■ **Directives**
[1] Condense the paragraph in the Spark enum thread that begins "In some applications, I have rather heavy use" into a short bulleted list that keeps its main facts.
[2] Please write the next few lines of the Spark enum thread, following on from its last sentence.

■ **Text block**
Re: enum-like types in Spark

Posted by Kevin Markey <ke...@oracle.com>.

In some applications, I have rather heavy use of Java enums which are 
needed for related Java APIs that the application uses.  And 
unfortunately, they are also used as keys.  As such, using the native 
hashcodes makes any function over keys unstable and unpredictable, so we 
now use Enum.name() as the key instead.  Oh well.  But it works and 
seems to work well.

Kevin

On 03/05/2015 09:49 PM, Mridul Muralidharan wrote:
>    I have a strong dislike for java enum's due to the fact that they
> are not stable across JVM's - if it undergoes serde, you end up with
> unpredictable results at times [1].
> One of the reasons why we prevent enum's from being key : though it is
> highly possible users might depend on it internally and shoot
> themselves in the foot.
>
> Would be better to keep away from them in general and use something more stable.
>
> Regards,
> Mridul
>
> [1] Having had to debug this issue for 2 weeks - I really really hate it.
>
>
> On Thu, Mar 5, 2015 at 1:08 PM, Imran Rashid <ir...@cloudera.com> wrote:
>> I have a very strong dislike for #1 (scala enumerations).   I'm ok with #4
>> (with Xiangrui's final suggestion, especially making it sealed & available
>> in Java), but I really think #2, java enums, are the best option.

■ **Records supplied**
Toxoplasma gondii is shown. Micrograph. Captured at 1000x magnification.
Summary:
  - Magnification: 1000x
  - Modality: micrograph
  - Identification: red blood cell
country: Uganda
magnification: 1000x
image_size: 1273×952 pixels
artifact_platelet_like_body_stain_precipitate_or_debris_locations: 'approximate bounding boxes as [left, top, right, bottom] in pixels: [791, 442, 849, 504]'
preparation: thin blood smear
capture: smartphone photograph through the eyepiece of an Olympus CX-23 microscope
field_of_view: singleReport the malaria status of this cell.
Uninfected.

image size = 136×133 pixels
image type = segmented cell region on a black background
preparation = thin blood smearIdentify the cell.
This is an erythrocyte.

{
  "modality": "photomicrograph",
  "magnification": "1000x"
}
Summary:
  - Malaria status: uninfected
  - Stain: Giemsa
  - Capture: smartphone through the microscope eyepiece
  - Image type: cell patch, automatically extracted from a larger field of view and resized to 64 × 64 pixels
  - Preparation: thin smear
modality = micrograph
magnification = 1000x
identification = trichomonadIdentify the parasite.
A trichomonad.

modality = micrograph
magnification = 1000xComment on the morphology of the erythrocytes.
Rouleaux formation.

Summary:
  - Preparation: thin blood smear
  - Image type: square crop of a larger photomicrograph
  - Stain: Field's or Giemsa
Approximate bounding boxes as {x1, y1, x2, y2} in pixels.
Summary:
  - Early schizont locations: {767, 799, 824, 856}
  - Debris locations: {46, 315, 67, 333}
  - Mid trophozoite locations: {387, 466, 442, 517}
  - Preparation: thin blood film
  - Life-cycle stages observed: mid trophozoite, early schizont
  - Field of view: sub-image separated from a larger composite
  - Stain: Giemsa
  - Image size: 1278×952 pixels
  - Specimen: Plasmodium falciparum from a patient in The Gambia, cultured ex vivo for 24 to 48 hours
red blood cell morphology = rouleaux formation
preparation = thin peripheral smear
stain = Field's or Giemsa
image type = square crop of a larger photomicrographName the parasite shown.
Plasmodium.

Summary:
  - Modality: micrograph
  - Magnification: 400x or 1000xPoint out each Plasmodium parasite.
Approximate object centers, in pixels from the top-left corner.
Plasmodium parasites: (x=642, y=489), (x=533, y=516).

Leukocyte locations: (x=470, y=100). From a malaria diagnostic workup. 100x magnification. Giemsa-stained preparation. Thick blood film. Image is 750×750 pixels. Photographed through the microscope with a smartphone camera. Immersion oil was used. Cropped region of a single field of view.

■ **Answers below**
[1]
- The applications make heavy use of Java enums, which related Java APIs require.
- These enums are also used as keys.
- With native hashcodes, any function over those keys becomes unstable and unpredictable.
- Enum.name() now serves as the key instead, and that works well.

[2]
>>
>> Java enums actually have some very real advantages over the other
>> approaches -- you get values(), valueOf(), EnumSet, and EnumMap.  There has
>> been endless debate in the Scala community about the problems with the
>> approaches in Scala.  Very smart, level-headed Scala gurus have complained
>> about their short-comings (Rex Kerr's name is coming to mind, though I'm
>> not positive about that); there have been numerous well-thought out
>> proposals to give Scala a better enum.  But the powers-that-be in Scala
>> always reject them.  IIRC the explanation for rejecting is basically that
>> (a) enums aren't important enough for introducing some new special feature,
>> scala's got bigger things to work on and (b) if you really need a good
>> enum, just use java's enum.
>>
>> I doubt it really matters that much for Spark internals, which is why I
>> think #4 is fine.  But I figured I'd give my spiel, because every developer
>> loves language wars :)
>>
>> Imran
>>
>>
>>
>> On Thu, Mar 5, 2015 at 1:35 AM, Xiangrui Meng <me...@gmail.com> wrote:
>>
>>> `case object` inside an `object` doesn't show up in Java. This is the
>>> minimal code I found to make everything show up correctly in both
>>> Scala and Java:
>>>
>>> sealed abstract class StorageLevel // cannot be a trait
>>>
>>> object StorageLevel {
>>>    private[this] case object _MemoryOnly extends StorageLevel
>>>    final val MemoryOnly: StorageLevel = _MemoryOnly
>>>
>>>    private[this] case object _DiskOnly extends StorageLevel
>>>    final val DiskOnly: StorageLevel = _DiskOnly
>>> }
>>>
>>> On Wed, Mar 4, 2015 at 8:10 PM, Patrick Wendell <pw...@gmail.com>
>>> wrote:
>>>> I like #4 as well and agree with Aaron's suggestion.
>>>>
>>>> - Patrick
>>>>
>>>> On Wed, Mar 4, 2015 at 6:07 PM, Aaron Davidson <il...@gmail.com>
>>> wrote:
>>>>> I'm cool with #4 as well, but make sure we dictate that the values
>>> should
>>>>> be defined within an object with the same name as the enumeration (like
>>> we
>>>>> do for StorageLevel). Otherwise we may pollute a higher namespace.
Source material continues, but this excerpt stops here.